- SOURCE TEXT -
FuryDumper 🧙‍

Welcome to dumper gem! In this directory, you'll find the files you need to be able to package up your Ruby library into a gem. Put your Ruby code in the file lib/fury_dumper.

It help you to get dump from remote database in main service and other microservices, which has fury_dumper gem.

Read this in other languages: Russian.

For developers: English, Russian.

Installation

Add this line to your application's Gemfile:

gem 'fury_dumper'

And then execute:

bundle install

Or install it yourself as:

gem install fury_dumper

Usage

Configuration

Create default configuration

bundle exec rails generate fury_dumper:config

For correct work with other services change default fury_dumper.yml config. Structure description:

# The size of the batch at the first iteration
#
# Optional; default 100
batch_size: 100

# The ratio of the number of records (fetching_records) uploaded from the database to the size of the batch
# Formula: fetching_records = ratio_records_batches * batch_size
# fetching_records acts as the limit value for sql queries
#
# Optional; default 10
ratio_records_batches: 10

# Track mode of the graph of relations - in width (:wide) or depth (:depth)
#
# Optional; default wide
mode: wide

# Relations that will be excluded from the dump,
# useful for speed optimization uploads and exceptions
# from unloading extra data:
# <class name>. <association name>
#
# Optional; default is empty array
exclude_relations: User.friends, Post.author

# By default, data is uploaded quickly (without sorting)
# fast mode allows you to dump records sorted by primary key (false) or not (true),
# useful for creating dumps for developers.
#
# Optional; default is true
fast: true

# List of microservice connections
#
# Optional
relative_services:
  # Microservice name
  #
  # Optional
  post_service:
    # Name of the remote database for this microservice (post_service)
    # with which data will dump
    #
    # Required
    database: 'post_service_development_dump'

    # Host for remote database
    #
    # Required
    host: 'localhost'

    # Port for remote database
    #
    # Required

    port: '5432'
    # Username for remote database
    #
    # Required
    user: 'user'

    # Password for remote database
    #
    # Required
    password: 'password'

    # A list of tables associated with this microservice (post_service)

- LIST OF TASKS -
1: Copy out the FuryDumper README word for word, starting at "# The size of" and ending at "or depth (:depth)".
2: According to the FuryDumper README, why would someone list relations under exclude_relations in the config?

- EXTRACTED INFORMATION -
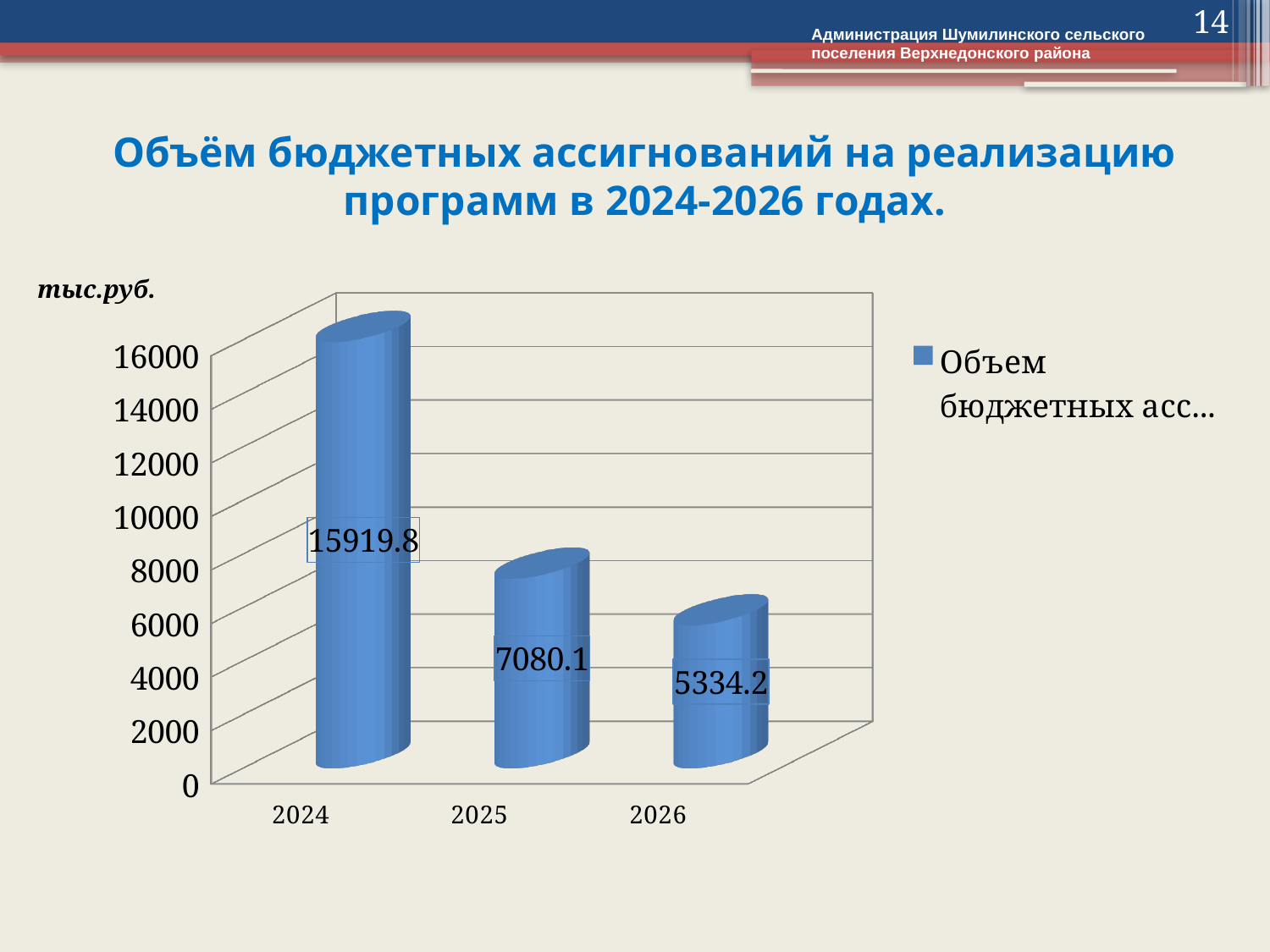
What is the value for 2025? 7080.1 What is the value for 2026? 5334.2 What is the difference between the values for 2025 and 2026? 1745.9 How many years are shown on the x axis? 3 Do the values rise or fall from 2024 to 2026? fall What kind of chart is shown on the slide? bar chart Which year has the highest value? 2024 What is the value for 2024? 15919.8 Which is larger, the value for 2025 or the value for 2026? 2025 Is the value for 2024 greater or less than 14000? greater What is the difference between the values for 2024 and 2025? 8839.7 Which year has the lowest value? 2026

--

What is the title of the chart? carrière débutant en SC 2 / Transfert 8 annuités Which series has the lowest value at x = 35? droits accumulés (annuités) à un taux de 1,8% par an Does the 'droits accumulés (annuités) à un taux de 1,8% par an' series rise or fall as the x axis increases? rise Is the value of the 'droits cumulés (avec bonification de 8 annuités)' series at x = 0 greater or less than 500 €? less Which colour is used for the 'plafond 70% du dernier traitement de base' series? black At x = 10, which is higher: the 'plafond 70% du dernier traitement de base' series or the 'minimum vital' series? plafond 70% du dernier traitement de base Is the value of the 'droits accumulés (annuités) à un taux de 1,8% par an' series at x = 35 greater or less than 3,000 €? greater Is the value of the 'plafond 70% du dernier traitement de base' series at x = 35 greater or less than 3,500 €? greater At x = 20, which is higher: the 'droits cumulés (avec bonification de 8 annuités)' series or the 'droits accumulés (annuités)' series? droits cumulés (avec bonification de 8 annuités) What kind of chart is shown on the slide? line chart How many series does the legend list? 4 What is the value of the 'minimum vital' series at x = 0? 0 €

- SOLVED PROBLEMS -
1:
# The size of the batch at the first iteration
#
# Optional; default 100
batch_size: 100

# The ratio of the number of records (fetching_records) uploaded from the database to the size of the batch
# Formula: fetching_records = ratio_records_batches * batch_size
# fetching_records acts as the limit value for sql queries
#
# Optional; default 10
ratio_records_batches: 10

# Track mode of the graph of relations - in width (:wide) or depth (:depth)

2: Relations listed there are left out of the dump. The README says this helps optimize upload speed and avoids unloading extra data.